TEXTE SOURCE —

==*==

D’après les informations rapportées sur place, l’animal a été repéré par des enfants partis pêcher le long de la rivière Tshipumbu. Ces derniers ont découvert le reptile coincé dans un fossé creusé pour l’exploitation artisanale de diamant. Face à la dangerosité de la situation, ils ont rapidement alerté les habitants du village.
Les anciens de la communauté se sont alors mobilisés et ont abattu le caïman à l’aide d’outils rudimentaires, notamment des machettes, afin d’écarter toute menace pour la population.
Alertés, les services de sécurité se sont rendus sur les lieux pour procéder aux constats d’usage. Certaines parties de l’animal, dont le pancréas, ont été récupérées conformément aux pratiques locales.
Pour les habitants de Bualukayi, cette intervention relevait de la légitime défense. Ils affirment que la présence de ce caïman constituait un danger permanent, notamment pour les pêcheurs et les enfants fréquentant les abords de la rivière.
Cet incident met en lumière les risques liés à la cohabitation entre les populations et la faune sauvage dans certaines zones rurales, particulièrement autour des sites miniers où les activités humaines modifient les habitats naturels.
Au sein de la communauté, un sentiment de soulagement prévaut après l’élimination de l’animal, considéré comme une menace sérieuse pour la sécurité locale.

==*==

[Données issues d'une collecte]
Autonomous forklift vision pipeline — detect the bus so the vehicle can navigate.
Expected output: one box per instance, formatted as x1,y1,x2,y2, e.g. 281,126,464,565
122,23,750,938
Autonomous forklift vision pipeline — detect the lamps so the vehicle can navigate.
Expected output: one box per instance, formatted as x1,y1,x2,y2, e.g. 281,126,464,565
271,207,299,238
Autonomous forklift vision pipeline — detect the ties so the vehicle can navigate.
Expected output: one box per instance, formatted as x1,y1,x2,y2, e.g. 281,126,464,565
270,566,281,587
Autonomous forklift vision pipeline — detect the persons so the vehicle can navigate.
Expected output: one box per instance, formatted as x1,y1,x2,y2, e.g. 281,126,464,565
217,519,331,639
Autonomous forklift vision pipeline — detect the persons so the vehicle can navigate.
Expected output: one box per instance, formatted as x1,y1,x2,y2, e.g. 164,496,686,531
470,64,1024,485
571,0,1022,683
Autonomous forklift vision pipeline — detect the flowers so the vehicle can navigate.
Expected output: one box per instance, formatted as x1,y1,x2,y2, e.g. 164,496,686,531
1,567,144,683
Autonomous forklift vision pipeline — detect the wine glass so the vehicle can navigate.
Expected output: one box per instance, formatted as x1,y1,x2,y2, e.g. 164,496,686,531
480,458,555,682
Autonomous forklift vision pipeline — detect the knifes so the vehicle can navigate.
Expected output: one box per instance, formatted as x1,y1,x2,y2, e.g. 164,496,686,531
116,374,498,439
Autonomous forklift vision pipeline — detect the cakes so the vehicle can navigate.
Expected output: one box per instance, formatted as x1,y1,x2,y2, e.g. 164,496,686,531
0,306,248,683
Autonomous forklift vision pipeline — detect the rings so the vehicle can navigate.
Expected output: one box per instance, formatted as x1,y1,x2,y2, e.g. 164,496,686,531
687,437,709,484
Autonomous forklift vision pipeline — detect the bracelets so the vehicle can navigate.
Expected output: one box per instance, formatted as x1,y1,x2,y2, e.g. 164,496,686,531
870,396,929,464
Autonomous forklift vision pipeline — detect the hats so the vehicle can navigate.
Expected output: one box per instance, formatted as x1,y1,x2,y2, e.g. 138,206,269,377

==*==

CONSIGNE A —
Recopiez fidèlement le passage du texte source qui s'ouvre sur les mots « Alertés, les services » et se clôt sur les mots « de la rivière. ».
CONSIGNE B —
Résumez le texte source en deux phrases.
CONSIGNE C —
Relevez tous les noms communs par lesquels le texte source désigne l'animal abattu.

ESPACE DE RÉPONSE A —
Alertés, les services de sécurité se sont rendus sur les lieux pour procéder aux constats d’usage. Certaines parties de l’animal, dont le pancréas, ont été récupérées conformément aux pratiques locales.
Pour les habitants de Bualukayi, cette intervention relevait de la légitime défense. Ils affirment que la présence de ce caïman constituait un danger permanent, notamment pour les pêcheurs et les enfants fréquentant les abords de la rivière.

ESPACE DE RÉPONSE B —
Des enfants partis pêcher le long de la rivière Tshipumbu ont découvert un caïman coincé dans un fossé creusé pour l'exploitation artisanale de diamant et ont alerté le village, dont les anciens ont abattu l'animal à l'aide d'outils rudimentaires comme des machettes. Les habitants de Bualukayi considèrent cette intervention comme de la légitime défense et éprouvent du soulagement, tandis que l'incident met en lumière les risques de cohabitation avec la faune sauvage autour des sites miniers.

ESPACE DE RÉPONSE C —
animal
reptile
caïman